CONSIGNE – Pour chaque affirmation, dites si elle va dans le sens de l'extrait fourni ci-dessous en répondant oui ou non, puis recopiez mot pour mot les mots du texte qui permettent de trancher. 1. Toumaï est mort depuis des millions d'années. 2. On change de caractère comme on change de costume. 3. Dieu affirme être né jeune.

EXTRAIT FOURNI –
Que ton non indocile sonne comme un oui joyeux.
Que ton non indocile sonne comme un oui joyeux.
– Dis-moi Pierre, ça fait bien longtemps qu’on n’a pas eu de nouvelles de Toumaï.
– Mais Dieu, tu plaisantes, ça fait des millions d’années qu’il est mort.
– Ah bon ! Comme le temps passe vite et comme je suis âgé.
– Sans vouloir te flatter, Dieu, je trouve que tu ne fais pas ton âge.
– Je sais, je ne vieillis pas, mais le problème c’est que je suis né déjà vieux.
Ce qui a lieu arrive-t-il toujours au bon endroit ?
Trouver sa place, est-ce choisir son camp ?
Le monde est un théâtre, bien sûr, et nous jouons tous un rôle, mais la métaphore s’arrête là. Dans la vie, le problème ne vient pas de ce que certains auraient des rôles de teignes ou de crétins, mais de ce que nous nous installons définitivement dans un même rôle, alors qu’au théâtre rien n’empêche qu’on soit Cyrano un soir et Christian le lendemain. On ne change pas de caractère comme on change de costume.
Hier, on se reconnaissait dans les valeurs que l’on défendait. C’était faux et étroit. Aujourd’hui, on se reconnait dans ce que l’on conteste. C’est sans joie ni imagination. Demain, on se reconnaîtra dans le reflet apaisé de nos ciels sans frontières. Ce sera pur et coloré. (Ben peut-être que si, pourquoi pas ?)
Trop de bruit ; trop de gestes ; trop de discours. Non que l’époque soit moins intéressante, mais l’histoire n’a pas encore fait son travail de tri. Tout est encore là, dans ce présent obèse et cacophonique. Tout ; et c’est trop.

DONNÉES RECUEILLIES –

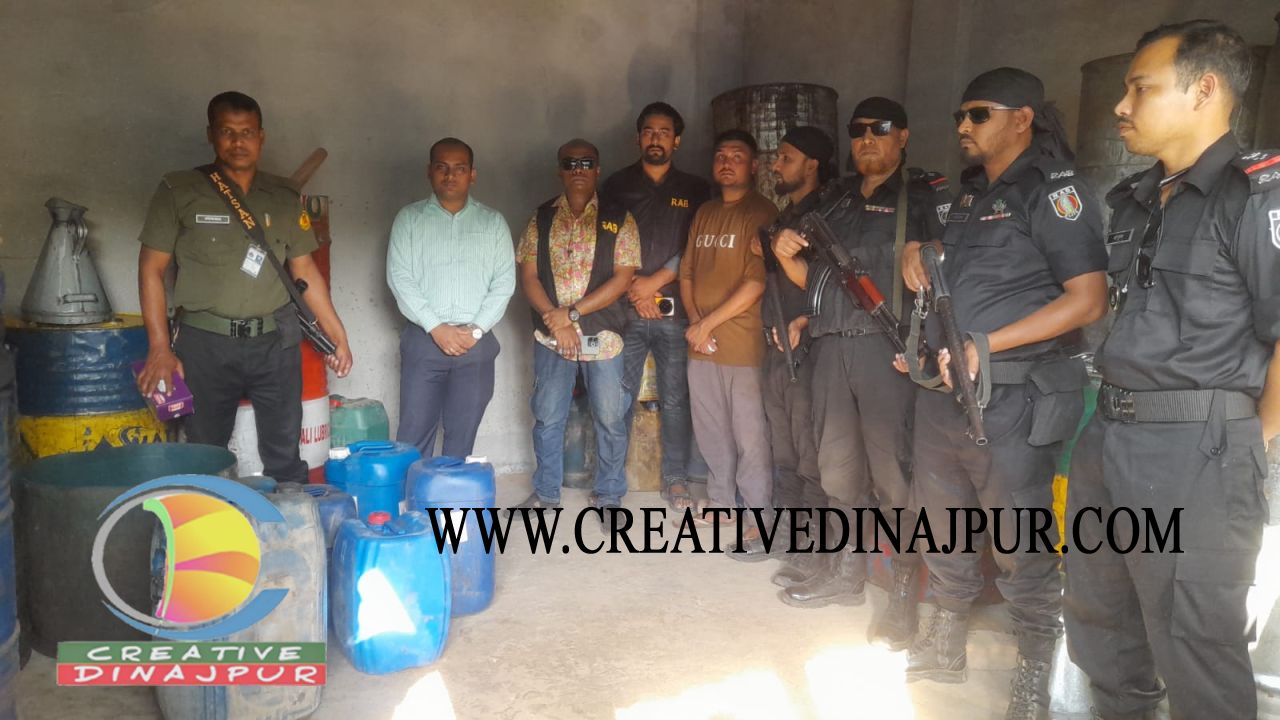 পার্বতীপুরে র&zwj;্যাবের অভিযানে সহস্রাধিক লিটার পেট্রোল উদ্ধার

RÉPONSE –
1. Oui : « ça fait des millions d’années qu’il est mort »
2. Non : « On ne change pas de caractère comme on change de costume. »
3. Non : « je suis né déjà vieux »